Bars, restaurants, theaters and movie houses in New York and Los Angeles were ordered shut, and U.S. states pleaded with the Trump administration to coordinate a national response to the outbreak.

Nike Inc (NKE.N), Lululemon Athletica Inc (LULU.O) and Under Armour Inc (UAA.N) said they would close stores in the United States and some other markets, dragging the S&P 500 retail index .SPXRT sharply lower.

The S&P 1500 airlines index .SPCOMAIR slumped after United Airlines Holdings Inc (UAL.O) booked $1.5 billion less revenue in March and warned employees that planes could be flying nearly empty into the summer.

Adding to worries, severe virus containment measures sent China’s factory production tumbling at its fastest pace in three decades.

Declining issues outnumbered advancing ones on the NYSE by a 13.72-to-1 ratio; on Nasdaq, a 11.32-to-1 ratio favored decliners.

The S&P 500 posted no new 52-week highs and 332 new lows; the Nasdaq Composite recorded 3 new highs and 1,321 new lows.

chronic616 on March 16th, 2020 at 15:18 UTC »

I'm 60 and according to my calculations if all goes well I'll be able to retire in 75 years. 😳

Chucknastical on March 16th, 2020 at 12:23 UTC »

Every trading index that's open is a bloodbath.

Yikes

edit: aaaannnnnd It's gone.

GoingTibiaOK on March 16th, 2020 at 11:45 UTC »

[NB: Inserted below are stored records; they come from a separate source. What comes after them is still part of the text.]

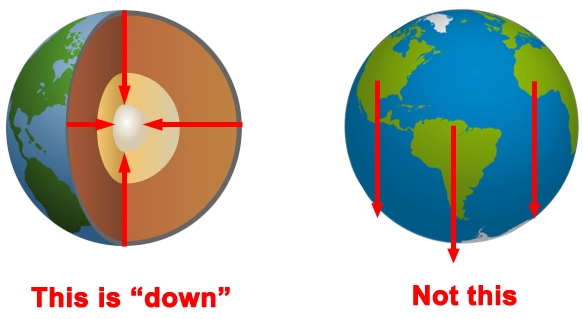 If earth is in a round shape how is the ocean water still staying on a significant gravity field such as the earth down means toward the center of gravity and yes water always drains toward the center of the earth ccuart Choice Image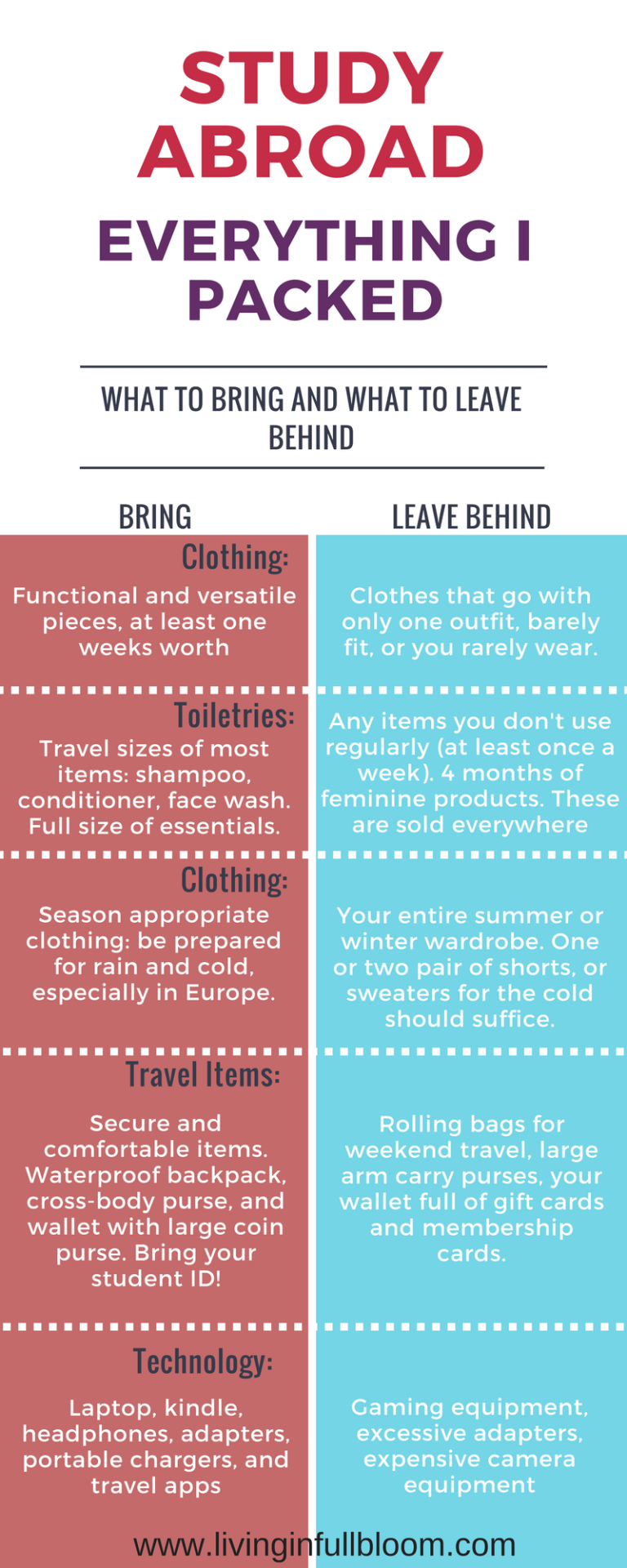 The Ultimate Study Abroad Packing List - Living in Full Bloom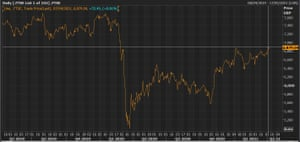 A chart showing the FTSE 100 at its highest level since late February 2020.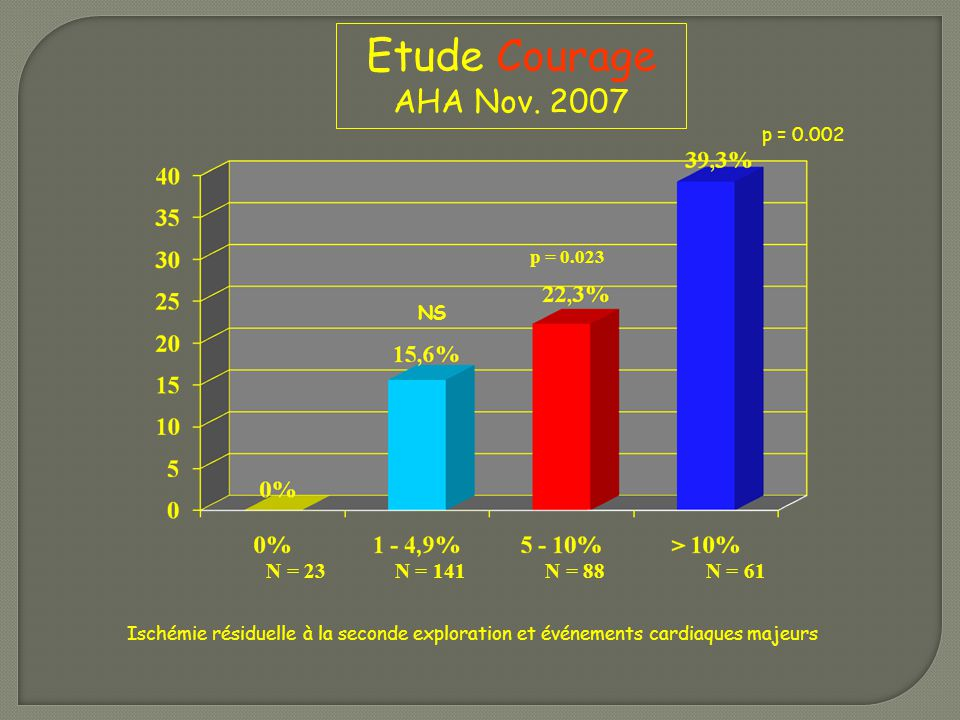 Etude Courage AHA Nov. 2007 N = 23 N = 141 N = 88 N = 61 p = 0.002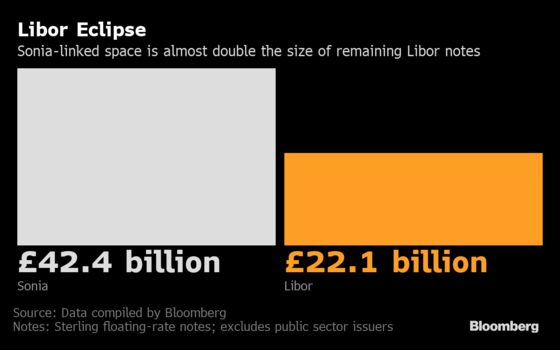 Killing Off Libor Gets Real for Banks on Key Milestone Date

I was listening to an economist this morning who said that the Fed cutting the rate to 0% is basically the strongest tool in the box for correcting a faltering economy. He compared it to a fire engine. Sometimes people see the fire engine go by and say “oh, good this will put out the fire,” and sometimes the say “that’s a lot of fire engines, so it must be a really big fire.” Cutting the rate to zero is a lot of fire engines, and apparently the market is thinking the fire might be too hard to put out. I hope he’s wrong.